Con la sola partita IVA ed iscrizione camerale importava merce dall’estero, area Euro, con destinazione operatori economici baresi o meridionali in genere. Non aveva istituito le prescritte scritture contabili obbligatorie (Libro giornale e libro delle fatture – attive e passive) perché per a lui non servivano perché aveva deciso di non presentare mai le “le dichiarazioni fiscali”: evasore totale.
Fatturava regolarmente, sottocosto e senza versare l’IVA che, di fronte a svariati miliardi di lire fatturati, provocarono un ingentissimo danno erariale, oltre alla “concorrenza sleale” verso analoghi operatori economici onesti.
Con un 20% per cento di sconto sulla merce venduta sbaragliava la concorrenza con facilità, incrementando il suo fatturato in termini esponenziali.
Fu’ in questa indagine che intercettammo una telefonata da un operatore economico spagnolo che rivolgendosi ad un nostro connazionale ebbe a dire: “Beati voi che avete l’IVA al 20% perché da noi è solo alo 16%!”
Per questi reati, frode fiscale & bancarotta il nostro genio venne condannato a quattro anni di reclusione.
Campus universitario di Valenzano (BA)
Negli anni a seguire, scontata la detenzione, successe di tutto a cominciare da un progetto edilizio di realizzare un Polo universitario in agro di Valenzano dove il LABELLARTE, nel frattempo, anche per il tramite di parenti e prestanomi aveva acquistato numerose aree diventate edificabili di li a poco. Il progetto acquisì da subito una risonanza nazionale ma non vide mai la luce, grazie al provvido intervento della Sezione antiriciclaggio della Guardia di finanza e meritoria azione dell’Autorità giudiziaria.
Il LABELLARTE, per la realizzazione dell’ambizioso progetto immobiliare ottenne finanziamenti dai più grandi gruppi criminali della zona (clan Parisi – Stramaglia), come accertato nel corso della lunga indagine con testimonianze, intercettazioni telefoniche, anche ambientali in una stanza di ospedale dove il nostro genio trascorse gli ultimi giorni prima di passare a miglior vita.
Esecuzione misure cautelari
Nel dicembre del 2009, nell’imminenza delle festività natalizie, vennero eseguite ben 83 Misure cautelari dalla Guardia di finanza delle quali per una trentina ai “domiciliari” laddove, oltre ai soliti nomi gravitanti nell’area della criminalità barese, anche sei Direttori di banca, tre avvocati, un notaio con il coinvolgimento, a piede libero, di una giovane parlamentare in carica.

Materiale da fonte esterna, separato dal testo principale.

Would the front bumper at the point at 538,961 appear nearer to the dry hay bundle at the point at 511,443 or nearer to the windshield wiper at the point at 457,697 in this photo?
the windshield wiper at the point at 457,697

L’attività di servizio consentì anche il sequestro di oltre duecento milioni di euro.
Insomma un terremoto!
Le accuse spaziavano dall’ associazione a delinquere di stampo mafioso, tentato omicidio, usura, riciclaggio, turbativa d’asta, e traffico internazionale di sostanze stupefacenti.
In ordine alle presunte responsabilità del “favoreggiamento” da parte dei Responsabili di filiale di diversi Istituti bancari [1] al reato di riciclaggio posto in essere dal LABELLARTE – considerato il principale responsabile del disegno criminoso, tutto ruotava attorno a presunte “omesse segnalazioni di operazioni sospette”.

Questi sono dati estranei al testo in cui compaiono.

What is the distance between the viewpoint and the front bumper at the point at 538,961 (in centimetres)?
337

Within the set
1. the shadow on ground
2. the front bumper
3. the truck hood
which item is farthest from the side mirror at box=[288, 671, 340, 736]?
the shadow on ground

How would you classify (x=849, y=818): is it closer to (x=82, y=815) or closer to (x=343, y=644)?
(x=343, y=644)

Per i tre avvocati ed il notaio, le accuse erano anche peggiori o, se posso dire, più gravi, laddove si parlava addirittura di “concorso” nel complessivo disegno criminoso [2].
Nel dicembre 2014, il Giudice delle Indagini preliminari del Tribunale di Bari, al netto delle responsabilità e implicazioni penali riguardanti i restanti imputati definiti in altro giudizio, in applicazione degli articoli 442 e 530 del c.p.p. mandò assolti con la formula che “il fatto non sussiste” sia i Direttori di filiali che i professionisti legali e contabili inopinatamente coinvolti nella vicenda penale e giudiziaria di cui parliamo.

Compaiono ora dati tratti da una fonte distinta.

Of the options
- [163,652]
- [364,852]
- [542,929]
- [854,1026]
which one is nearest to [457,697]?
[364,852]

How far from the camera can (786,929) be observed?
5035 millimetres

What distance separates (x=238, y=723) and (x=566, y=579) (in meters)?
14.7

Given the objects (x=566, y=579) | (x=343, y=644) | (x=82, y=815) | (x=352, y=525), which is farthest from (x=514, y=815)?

In buona sostanza, almeno per i cd. “colletti bianchi” di cui al procedimento penale in commento, il giudice ritenne di utilizzare la formula assolutoria appena citata perché mancò la prova di colpevolezza degli imputati, ovvero ritenuta insufficiente a superare ogni ragionevole dubbio. Con l’assoluzione perché il fatto non sussiste, ha significato che il giudice ha ritenuto che il reato di riciclaggio imputato dal pubblico ministero non abbia trovato riscontro durante il dibattimento e che cioè sono mancate le prove per la benché minima condanna.
In pratica, sei direttori di banca e quattro professionisti legali sono stati arrestati senza prove!